Aussi, le formulaire de consentement, utilisé fréquemment, où le sous-traitant accepte d’assumer la responsabilité de l’équipement utilisé par lui dans le cadre de son mandat, peut aussi servir d’outil efficace, dans les cas précis où le contexte s’y prête.

Les spécialistes 

Votre courtier(ère) en assurances est le mieux placé pour identifier le produit d’assurance le plus pertinent en fonction des facteurs de risque et des conséquences pouvant en découler. Ce professionnel veillera à évaluer la couverture requise afin de vous protéger adéquatement et aidera à identifier le risque à assurer. Une couverture insuffisante ou trop limitée pourrait être une source de grands regrets en cas de poursuite. Comme toute assurance comporte des exclusions, votre courtier(ère) prendra le temps d’expliquer les limitations.

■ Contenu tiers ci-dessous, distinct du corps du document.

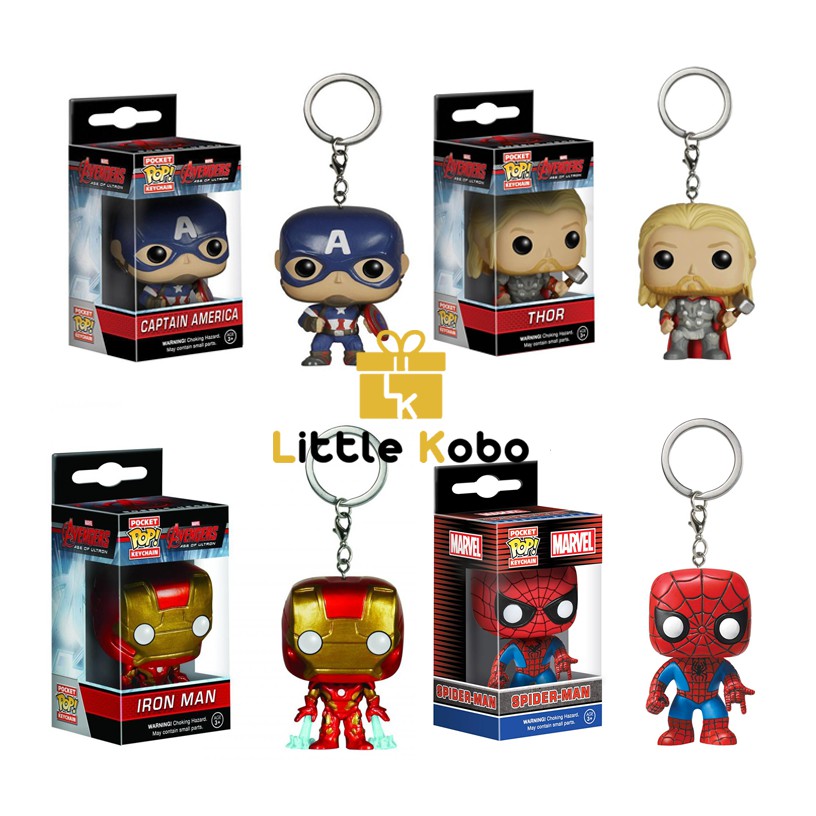 Móc Khóa Nhân Vật Avenger Móc Khóa Marvel Iron Man Spider Man Super Man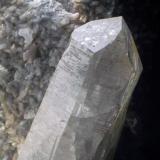 Cuarzo sobre Dolomita
Cantera de Talco - Trimouns - Luzenac - Ariege - Francia
110 x 90 x 85 mm
Detalle
Cristal de Cuarzo de 70 mm (Autor: Joan Martinez Bruguera)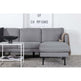 Zoom hjørnesofa med chaiselong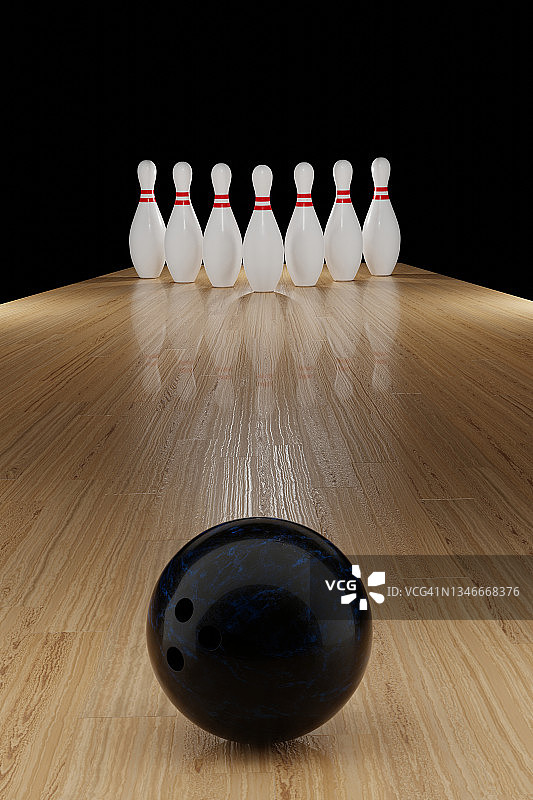 十瓶保龄球图片素材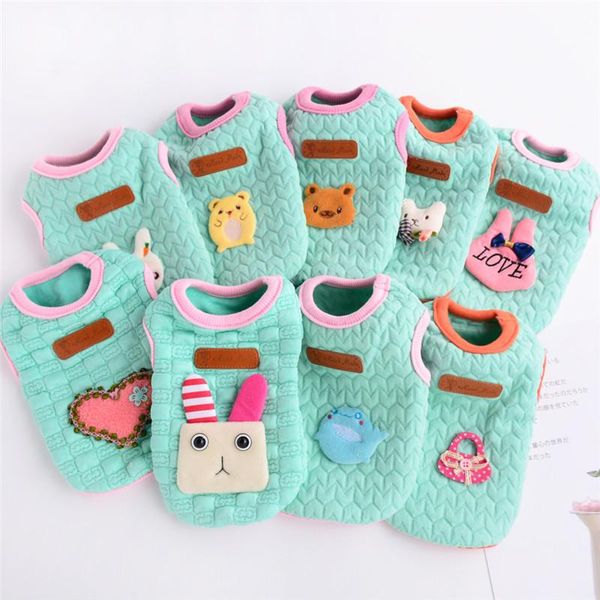 dog apparel spring autumn pet clothes puppy cat vest clothing cartoon casual t-shirt for small dogs pets puppies outfit costum
dog apparel spring autumn pet clothes puppy cat vest clothing cartoon casual t-shirt for small dogs pets puppies outfit costum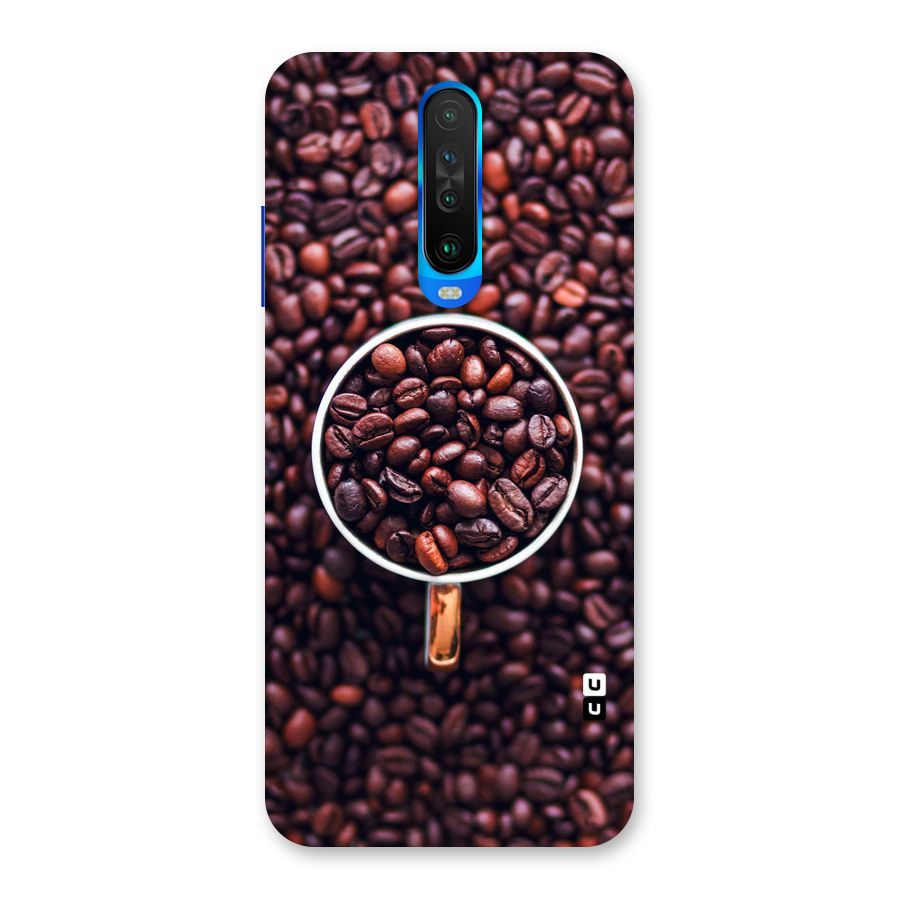 Focus Coffee Beans Back Case for Poco X2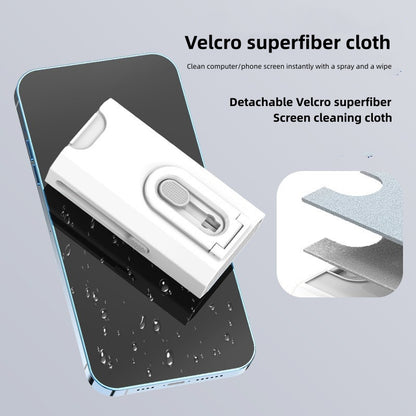 Blue Q8 8-in-1 Multi-Function Cleaning Kit - Compact Keyboard, Phone, and Earphone Cleaner with Built-In V888-ELOSUNG43146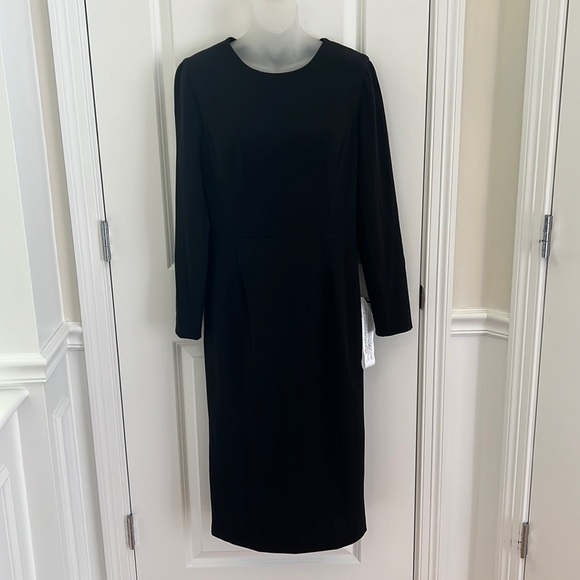 Dress The Population Silas Dress Black Lace Up Back Size Large - Picture 4 of 11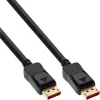 Aktyvus DisplayPort 1.4 laidas InLine 17207P 8K4K juodas auksinis 7,5 m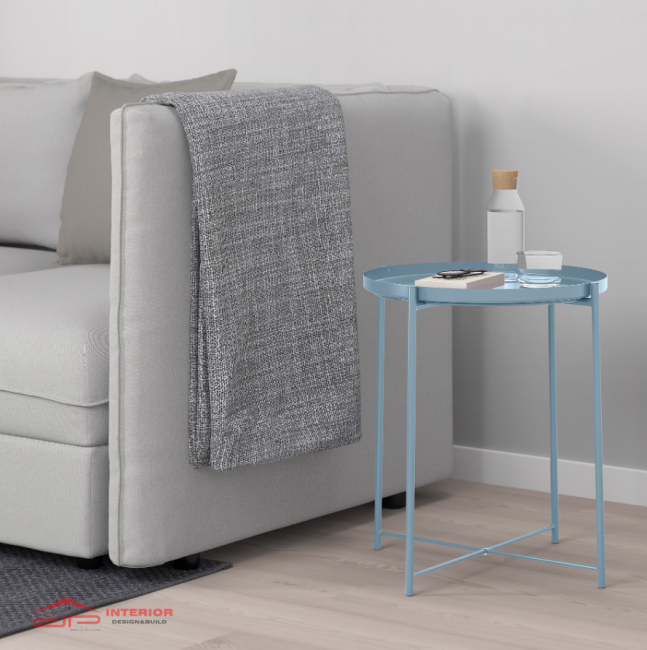 Bàn Khay Tròn- Blue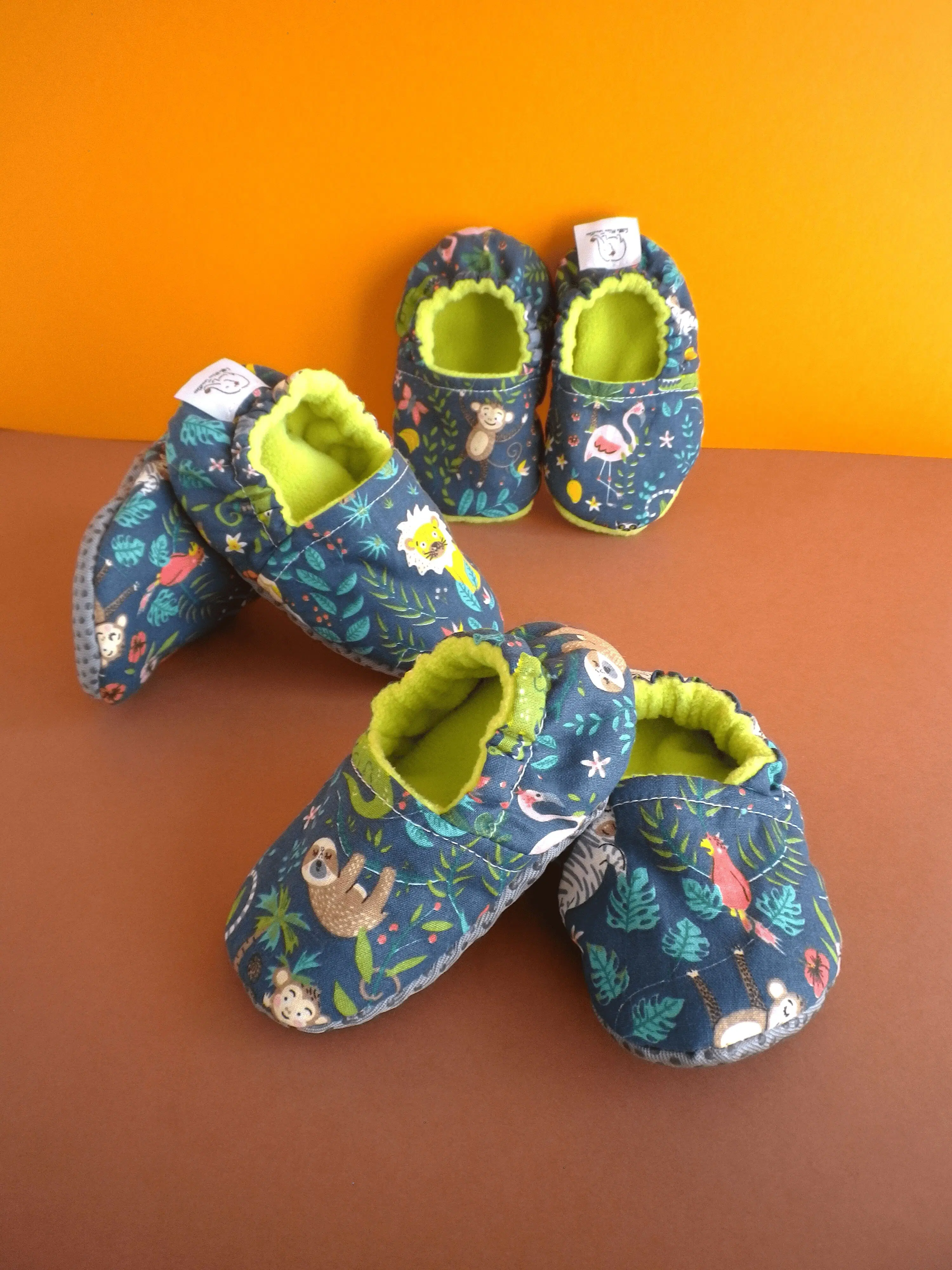 Jungle pattern non-slip baby slippers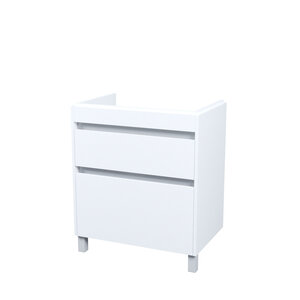 Изображение товара Тумба под раковину Iddis Zodiac X ZDX70WFi95 70 см напольная белая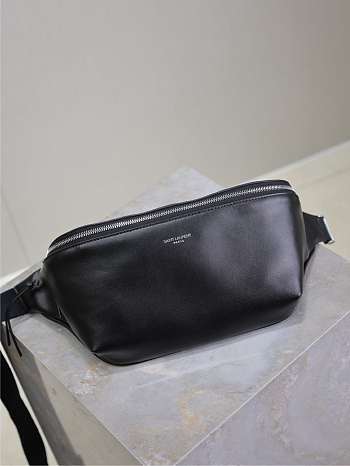 Fortok Saint Laurent Black Calfskin Belt Bag 505671 26x12.5x7.5cm 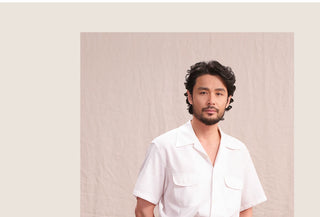 [CULTUM] Seersucker Cuban Collar Shirt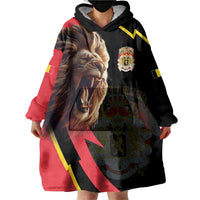 Belgium Coat of Arms Wearable Blanket Hoodie Angry Lion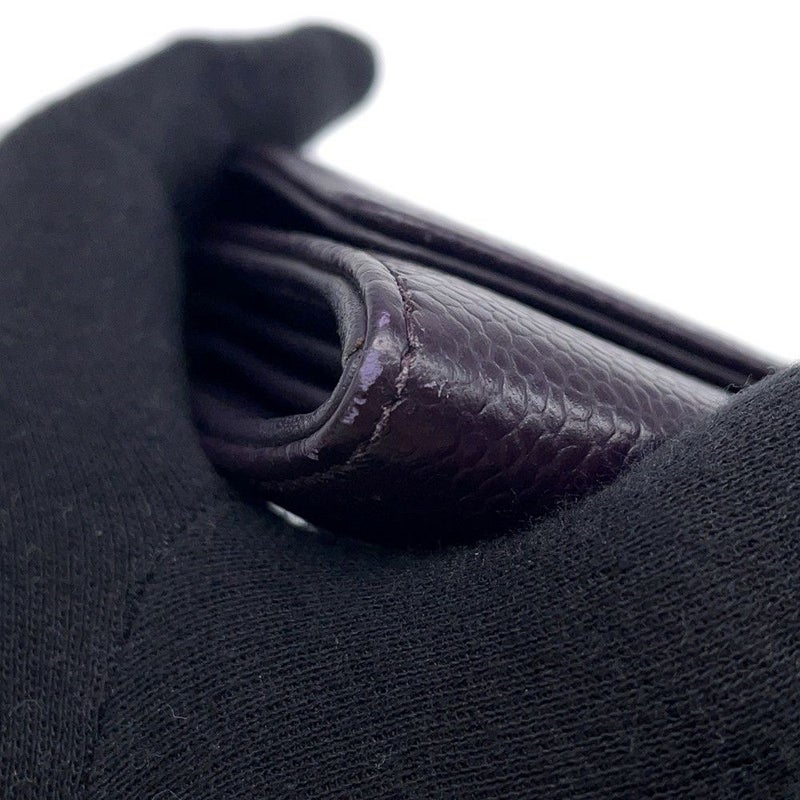 シャネル 長財布 ココマーク キャビアスキン A50070 CHANEL 財布 二つ折り長財布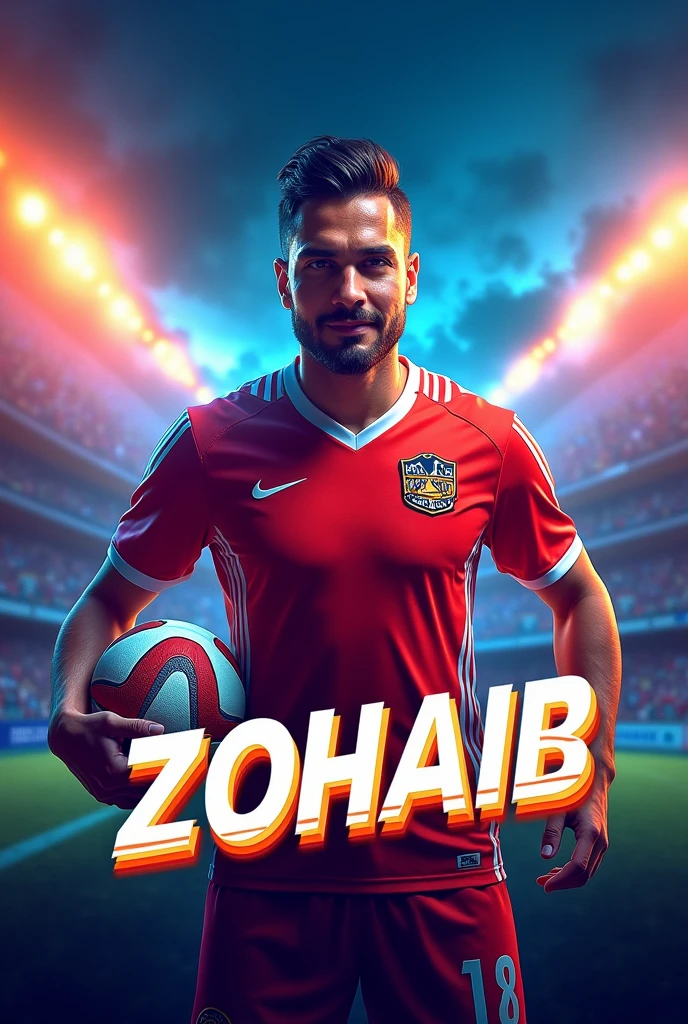 I make a YouTube channel for all sports updates all activities related please make a cover background banner photo with resolution 16:9 for my YouTube channel SportsWithZohaib 
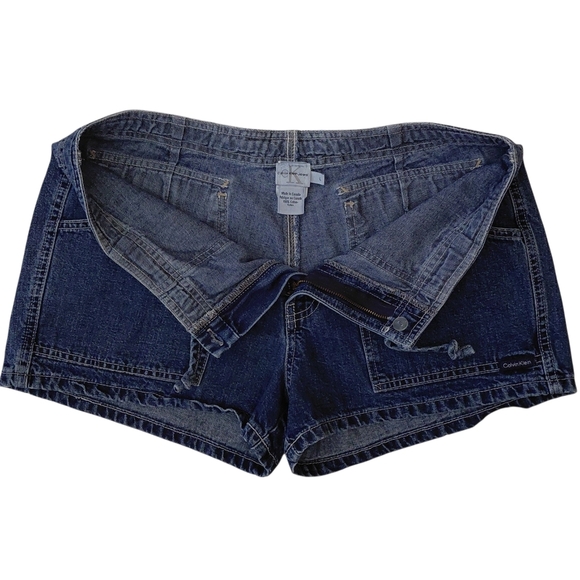 Calvin Klein Women's Blue Denim Shorts - Picture 3 of 6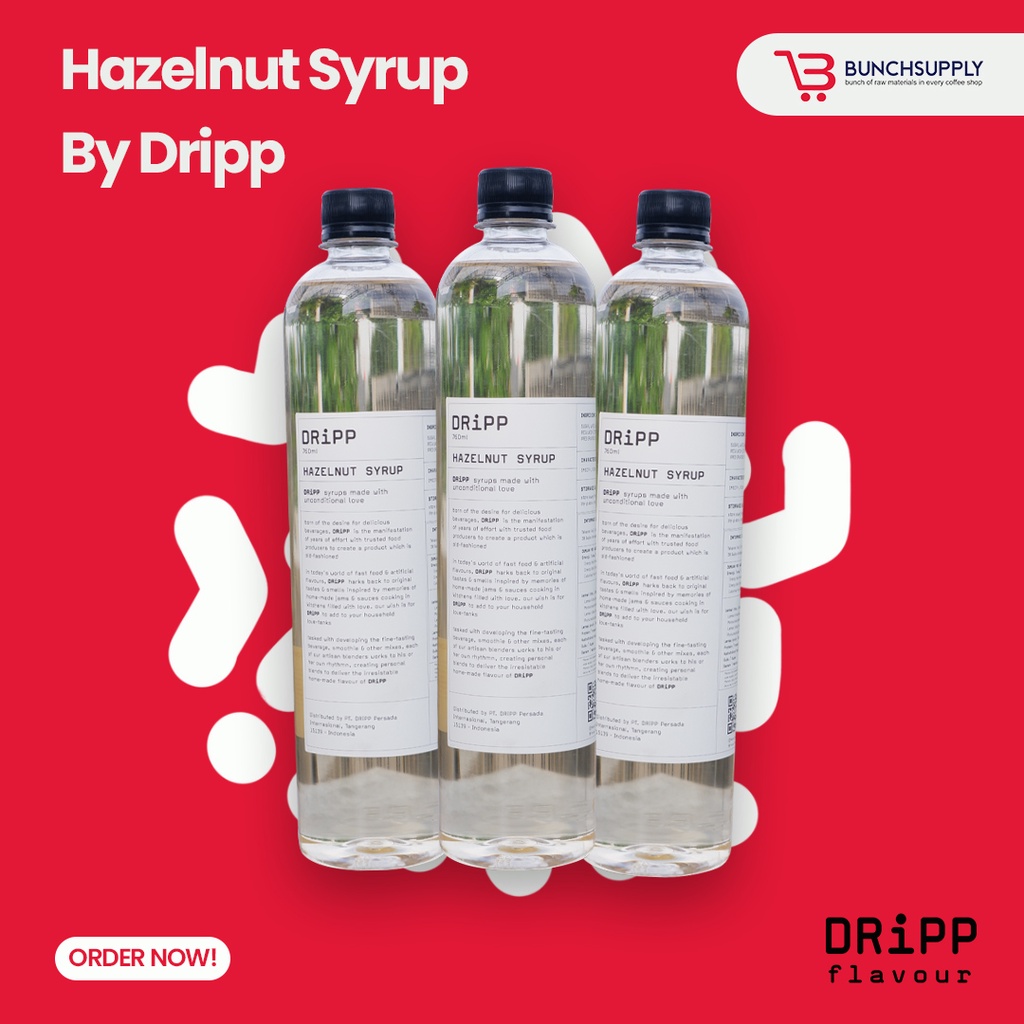 

DRIPP Hazelnut Syrup 750ml - Bunch Supply Bekasi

En conclusion, les PME doivent s’entourer de professionnels habiles à identifier et à évaluer les risques auxquels elles s’exposent et mettre en place une stratégie de transfert du risque, que ce soit par l’entremise de contrats rédigés selon les règles de l’art et/ou de produits d’assurance répondant à leurs besoins spécifiques. 

*Cet article a été rédigé en collabo-ration avec Dani Ann Robichaud de La boîte juridique et Francine Robinson de Lareau, courtiers d’assurance.

Boîte-conseil

  • Faites signer un formulaire de consentement à vos sous-traitants et maintenez-le à jour;
  • Exigez que l’entrepreneur se procure sa propre assurance-responsabilité et demandez à voir ledit certificat d’assurance afin de connaître l’identité de l’assureur, le montant de la couverture, les limitations et les activités couvertes;
  • Étudiez l’opportunité pour le propriétaire d’être ajouté au certificat de l’entrepreneur à titre d’assuré additionnel;
  • Implantez avec l’aide d’un juriste, une stratégie contractuelle qui prévoit le transfert du risque;
  • Travaillez avec un courtier en assurance afin de vous procurer un produit d’assurance qui convient aux besoins variés et/ou ponctuels de votre entreprise.

Avertissement :

L’information contenue dans cet article, bien qu’elle soit de nature légale, ne constitue pas un avis juridique. Il est suggéré de consulter un professionnel pour des conseils qui sauront répondre à votre situation particulière.